By Ecumenical News International

What is the G8?

The Group of Eight refers to Britain, Canada, France, Germany, Italy, Japan, the United States and Russia. It was known as the G7 before Russia officially joined in June 2002. The G8 is the most influential group of developed countries in terms of its role in setting policy in the international financial system, and it includes the two largest economies in the world. The G8 nations meet once a year to discuss mainly political, global trade, investment, and other financial topics. The summit of the heads of state and government of the G8 nations is the main event, although there are numerous subsidiary meetings and policy research gatherings leading up to it.

What is the history of the G8?

The summits had their roots in the oil crisis of 1973 and the recession it sparked. The first summit, then the G6, took place in 1975, when President Valery Giscard d’Estaing of France invited the leaders of Japan, the United States, Germany, the United Kingdom and Italy to Rambouillet, near Paris, to discuss the economic problems of the day. The group expanded to include Canada in 1976 and later Russia.

Where is the G8 based?

Unlike many other international bodies, the G8 does not have a fixed structure or a permanent administration. It is up to the country that has the presidency to set the agenda and organize the annual G8 Summit.

What happens at the G8 Summit?

At the summit, the leaders of the eight member countries discuss major issues of the day. They seek to reach informal agreements on measures that they can take individually, but in a cooperative manner, to achieve their goals more effectively. There are follow-up meetings throughout the year to make sure commitments are being honored. The official UK government Web site on the G8 says: “G8 Summits are hugely important if we are to manage the effects of globalization, a task more relevant today than ever before.” The annual summits often are the focus of anti-globalization movement protests, such as those that occurred at the 27th G8 summit in Genoa (Italy) in 2001 and the 29th summit in Evian-le-Bains (France) in 2003, which triggered rowdy anti-globalization street protests in the nearby Swiss city of Geneva.

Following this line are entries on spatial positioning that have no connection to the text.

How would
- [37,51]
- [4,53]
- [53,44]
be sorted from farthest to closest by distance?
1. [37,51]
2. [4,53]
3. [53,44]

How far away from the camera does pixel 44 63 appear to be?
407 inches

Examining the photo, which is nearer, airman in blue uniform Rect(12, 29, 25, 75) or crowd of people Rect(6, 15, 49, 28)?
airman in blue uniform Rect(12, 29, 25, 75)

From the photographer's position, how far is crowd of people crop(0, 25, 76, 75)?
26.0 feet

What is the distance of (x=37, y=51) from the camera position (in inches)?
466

What are the main themes for the G8?

“The main themes for the G8 in 2005 are Africa and climate change,” the British G8 Web site says. “Both are pressing issues for the world. Africa demands particular attention as the world’s poorest continent. Climate change is happening and should be of concern for all. Holding the G8 presidency gives the UK the chance to focus international attention on tackling these issues.”